### EXERCISE GOAL
Please rewrite the stretch of the listing from the line containing "this 1270×952 image." through the line containing "rusty water heater [148, 645, 283, 878]", replacing "damaged or defective" with "broken or faulty" and keeping everything else unchanged.

### EXERCISE DATA
════════

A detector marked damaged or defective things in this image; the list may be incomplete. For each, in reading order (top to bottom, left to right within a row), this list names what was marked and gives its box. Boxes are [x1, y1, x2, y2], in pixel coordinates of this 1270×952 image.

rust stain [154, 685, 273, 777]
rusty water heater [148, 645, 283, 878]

════════

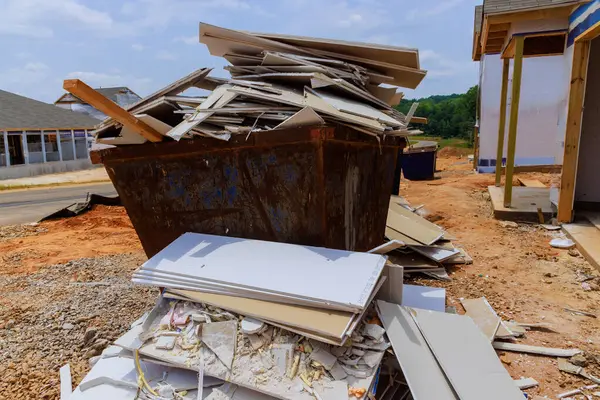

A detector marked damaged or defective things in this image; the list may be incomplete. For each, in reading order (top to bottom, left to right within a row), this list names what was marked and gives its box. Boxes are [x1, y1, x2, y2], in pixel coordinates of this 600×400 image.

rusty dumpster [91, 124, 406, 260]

════════

### WRITTEN SOLUTION
A detector marked broken or faulty things in this image; the list may be incomplete. For each, in reading order (top to bottom, left to right within a row), this list names what was marked and gives its box. Boxes are [x1, y1, x2, y2], in pixel coordinates of this 1270×952 image.

rust stain [154, 685, 273, 777]
rusty water heater [148, 645, 283, 878]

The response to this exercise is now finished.